- Flag of Bolivia
- WA code: BOL

in Budapest, Hungary 19 August 2023 – 27 August 2023
- Competitors: 1 (0 men and 1 woman)
- Medals: Gold 0 Silver 0 Bronze 0 Total 0

World Athletics Championships appearances
- 1983; 1987; 1991; 1993; 1995; 1997; 1999; 2001; 2003; 2005; 2007; 2009; 2011; 2013; 2015; 2017; 2019; 2022; 2023; 2025;

= Bolivia at the 2023 World Athletics Championships =

Bolivia competed at the 2023 World Athletics Championships in Budapest, Hungary, which were held from 19 to 27 August 2023. The athlete delegation of the country was composed of one competitor, racewalker Ángela Castro who would compete in the women's 20 kilometres walk.
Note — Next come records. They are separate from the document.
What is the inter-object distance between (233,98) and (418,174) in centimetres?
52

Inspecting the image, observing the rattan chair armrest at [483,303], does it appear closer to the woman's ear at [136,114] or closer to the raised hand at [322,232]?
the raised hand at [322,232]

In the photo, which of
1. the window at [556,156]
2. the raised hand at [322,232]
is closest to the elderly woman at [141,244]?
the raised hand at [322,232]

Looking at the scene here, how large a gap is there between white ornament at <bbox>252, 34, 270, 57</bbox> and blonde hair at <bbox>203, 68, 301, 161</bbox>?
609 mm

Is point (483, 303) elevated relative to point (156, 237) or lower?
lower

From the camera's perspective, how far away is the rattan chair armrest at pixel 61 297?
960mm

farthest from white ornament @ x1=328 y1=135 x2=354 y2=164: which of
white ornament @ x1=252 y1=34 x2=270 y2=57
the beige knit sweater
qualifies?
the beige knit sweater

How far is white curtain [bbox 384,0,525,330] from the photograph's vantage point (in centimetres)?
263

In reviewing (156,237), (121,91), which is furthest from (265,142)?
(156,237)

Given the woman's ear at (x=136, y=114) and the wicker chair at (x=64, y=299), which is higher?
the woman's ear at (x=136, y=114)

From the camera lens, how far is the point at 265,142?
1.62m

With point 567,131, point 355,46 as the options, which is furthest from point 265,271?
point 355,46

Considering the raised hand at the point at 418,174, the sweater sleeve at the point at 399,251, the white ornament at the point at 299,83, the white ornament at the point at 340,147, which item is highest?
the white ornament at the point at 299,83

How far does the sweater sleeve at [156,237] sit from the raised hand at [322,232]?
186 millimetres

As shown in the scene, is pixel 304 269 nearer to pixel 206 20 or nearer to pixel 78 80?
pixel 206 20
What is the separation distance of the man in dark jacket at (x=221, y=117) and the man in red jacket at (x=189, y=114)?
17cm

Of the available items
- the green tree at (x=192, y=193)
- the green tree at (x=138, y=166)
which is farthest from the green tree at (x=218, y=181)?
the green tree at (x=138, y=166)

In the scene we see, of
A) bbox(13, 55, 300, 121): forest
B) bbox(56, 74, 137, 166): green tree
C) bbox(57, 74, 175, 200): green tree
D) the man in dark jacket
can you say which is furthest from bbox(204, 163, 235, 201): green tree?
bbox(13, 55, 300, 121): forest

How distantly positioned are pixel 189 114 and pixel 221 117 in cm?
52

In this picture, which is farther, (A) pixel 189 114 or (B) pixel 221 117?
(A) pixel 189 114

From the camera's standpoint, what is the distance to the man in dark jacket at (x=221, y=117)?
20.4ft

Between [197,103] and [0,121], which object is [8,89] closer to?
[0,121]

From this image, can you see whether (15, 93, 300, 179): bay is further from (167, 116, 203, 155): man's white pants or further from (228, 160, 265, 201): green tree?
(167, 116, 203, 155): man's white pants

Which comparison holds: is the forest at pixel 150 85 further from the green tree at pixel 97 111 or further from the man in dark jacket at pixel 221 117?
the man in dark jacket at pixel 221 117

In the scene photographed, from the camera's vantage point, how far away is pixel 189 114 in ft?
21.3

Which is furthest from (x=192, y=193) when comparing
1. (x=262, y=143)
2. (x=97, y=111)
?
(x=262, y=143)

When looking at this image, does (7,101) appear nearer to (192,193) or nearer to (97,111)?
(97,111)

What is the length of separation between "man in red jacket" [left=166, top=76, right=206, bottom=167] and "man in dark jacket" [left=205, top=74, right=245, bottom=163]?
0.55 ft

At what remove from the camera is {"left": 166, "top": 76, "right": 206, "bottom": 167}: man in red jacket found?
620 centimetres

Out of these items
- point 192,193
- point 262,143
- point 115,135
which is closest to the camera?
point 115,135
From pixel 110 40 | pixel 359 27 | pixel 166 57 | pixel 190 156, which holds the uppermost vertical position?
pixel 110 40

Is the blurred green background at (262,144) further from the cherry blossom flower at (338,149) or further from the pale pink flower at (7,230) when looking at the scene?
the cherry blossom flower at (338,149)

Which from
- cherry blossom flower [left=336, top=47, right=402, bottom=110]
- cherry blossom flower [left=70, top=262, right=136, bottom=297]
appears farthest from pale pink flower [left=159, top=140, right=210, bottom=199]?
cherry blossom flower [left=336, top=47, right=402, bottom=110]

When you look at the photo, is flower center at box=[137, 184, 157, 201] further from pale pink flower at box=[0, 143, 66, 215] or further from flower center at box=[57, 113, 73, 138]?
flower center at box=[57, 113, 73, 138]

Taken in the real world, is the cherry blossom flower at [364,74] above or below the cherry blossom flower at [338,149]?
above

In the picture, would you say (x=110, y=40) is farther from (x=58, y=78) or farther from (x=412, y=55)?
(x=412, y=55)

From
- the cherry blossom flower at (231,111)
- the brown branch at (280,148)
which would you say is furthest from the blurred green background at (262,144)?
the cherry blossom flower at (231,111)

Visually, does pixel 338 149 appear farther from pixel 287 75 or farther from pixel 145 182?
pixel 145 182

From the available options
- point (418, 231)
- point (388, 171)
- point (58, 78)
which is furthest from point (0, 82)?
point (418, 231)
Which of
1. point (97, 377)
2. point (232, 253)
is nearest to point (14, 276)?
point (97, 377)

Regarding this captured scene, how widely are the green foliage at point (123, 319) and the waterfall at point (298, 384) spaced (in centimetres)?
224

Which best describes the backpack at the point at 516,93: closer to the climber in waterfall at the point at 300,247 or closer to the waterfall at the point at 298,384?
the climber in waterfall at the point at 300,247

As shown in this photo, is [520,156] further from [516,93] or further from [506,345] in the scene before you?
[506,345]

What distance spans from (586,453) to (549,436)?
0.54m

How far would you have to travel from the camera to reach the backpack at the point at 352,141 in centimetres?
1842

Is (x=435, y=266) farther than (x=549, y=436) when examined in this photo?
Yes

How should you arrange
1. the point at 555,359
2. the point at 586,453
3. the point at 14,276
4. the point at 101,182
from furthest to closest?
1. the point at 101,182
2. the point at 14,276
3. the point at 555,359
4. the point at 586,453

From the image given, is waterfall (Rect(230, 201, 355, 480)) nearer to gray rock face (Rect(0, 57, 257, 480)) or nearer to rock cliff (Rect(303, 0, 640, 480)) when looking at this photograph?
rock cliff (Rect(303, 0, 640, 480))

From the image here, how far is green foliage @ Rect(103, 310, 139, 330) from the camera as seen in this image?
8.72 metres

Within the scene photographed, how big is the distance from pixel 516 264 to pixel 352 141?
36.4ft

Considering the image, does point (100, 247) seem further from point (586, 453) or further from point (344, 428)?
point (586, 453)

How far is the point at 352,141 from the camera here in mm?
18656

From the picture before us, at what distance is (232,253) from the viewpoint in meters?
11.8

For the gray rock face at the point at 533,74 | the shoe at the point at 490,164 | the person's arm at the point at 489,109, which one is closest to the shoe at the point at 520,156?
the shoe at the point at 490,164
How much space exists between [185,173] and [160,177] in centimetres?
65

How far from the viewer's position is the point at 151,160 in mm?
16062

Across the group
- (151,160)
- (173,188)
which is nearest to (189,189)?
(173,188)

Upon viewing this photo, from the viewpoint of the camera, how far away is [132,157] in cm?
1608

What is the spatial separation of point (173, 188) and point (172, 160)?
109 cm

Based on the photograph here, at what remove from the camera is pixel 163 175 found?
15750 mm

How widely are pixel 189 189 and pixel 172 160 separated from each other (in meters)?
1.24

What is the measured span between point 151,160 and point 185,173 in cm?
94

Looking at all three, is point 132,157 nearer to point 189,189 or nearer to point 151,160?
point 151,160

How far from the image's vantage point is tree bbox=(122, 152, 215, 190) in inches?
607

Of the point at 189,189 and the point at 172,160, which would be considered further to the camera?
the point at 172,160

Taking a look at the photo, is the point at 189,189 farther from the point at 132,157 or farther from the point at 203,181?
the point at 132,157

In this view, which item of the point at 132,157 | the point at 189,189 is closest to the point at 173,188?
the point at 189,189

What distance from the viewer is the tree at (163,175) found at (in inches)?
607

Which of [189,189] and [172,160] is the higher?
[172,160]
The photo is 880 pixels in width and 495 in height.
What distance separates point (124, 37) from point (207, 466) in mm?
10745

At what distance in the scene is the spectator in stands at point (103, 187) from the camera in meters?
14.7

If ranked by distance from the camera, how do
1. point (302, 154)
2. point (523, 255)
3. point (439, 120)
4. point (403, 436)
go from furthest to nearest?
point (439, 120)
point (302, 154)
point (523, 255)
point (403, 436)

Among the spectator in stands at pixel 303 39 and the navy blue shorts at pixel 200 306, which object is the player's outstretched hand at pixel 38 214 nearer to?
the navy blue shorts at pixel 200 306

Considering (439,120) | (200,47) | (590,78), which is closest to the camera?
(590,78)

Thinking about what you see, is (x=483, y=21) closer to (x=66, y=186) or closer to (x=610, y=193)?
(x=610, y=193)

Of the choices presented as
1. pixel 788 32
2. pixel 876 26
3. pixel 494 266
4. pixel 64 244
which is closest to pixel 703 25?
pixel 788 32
She qualified for the Championships after her rank was high enough in the World Athletics Rankings. In the finals, she placed 39th out of the 40 athletes who finished the race.

==Background==
The 2023 World Athletics Championships in Budapest, Hungary, were held from 19 to 27 August 2023. The Championships were held at the National Athletics Centre. To qualify for the World Championships, athletes had to reach an entry standard (e.g. time or distance), place in a specific position at select competitions, be a wild card entry, or qualify through their World Athletics Ranking at the end of the qualification period.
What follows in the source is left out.